Leggi i dettagli della sentenza

Il PiMUS richiede una formazione specifica degli addetti?

Il datore di lavoro assicura che i ponteggi siano montati, smontati o trasformati sotto la diretta sorveglianza di un preposto, a regola d’arte e conformemente al Pi.M.U.S., ad opera di lavoratori che hanno ricevuto una formazione adeguata e mirata alle operazioni previste.

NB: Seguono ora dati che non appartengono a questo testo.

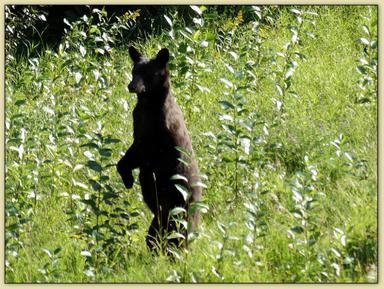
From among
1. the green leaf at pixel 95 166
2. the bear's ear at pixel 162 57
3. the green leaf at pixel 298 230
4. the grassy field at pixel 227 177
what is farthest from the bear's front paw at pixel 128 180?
the green leaf at pixel 298 230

La formazione ha carattere teorico-pratico e deve riguardare:
  • la comprensione del piano di montaggio, smontaggio o trasformazione del ponteggio;
  • la sicurezza durante le operazioni di montaggio, smontaggio o trasformazione del ponteggio con riferimento alla legislazione vigente;
  • le misure di prevenzione dei rischi di caduta di persone o di oggetti;
  • le misure di sicurezza in caso di cambiamento delle condizioni meteorologiche pregiudizievoli alla sicurezza del ponteggio;
  • le condizioni di carico ammissibile;
  • qualsiasi altro rischio che le suddette operazioni di montaggio, smontaggio o trasformazione possono comportare.

I soggetti formatori, la durata, gli indirizzi ed i requisiti minimi di validità dei corsi sono riportati nell’allegato XXI.

Cosa contiene il PiMUS?

La norma fornisce indicazioni su come fare un PiMUS: i contenuti minimi sono dettagliatamente descritti nell’allegato XXII del D.Lgs. 81/2008.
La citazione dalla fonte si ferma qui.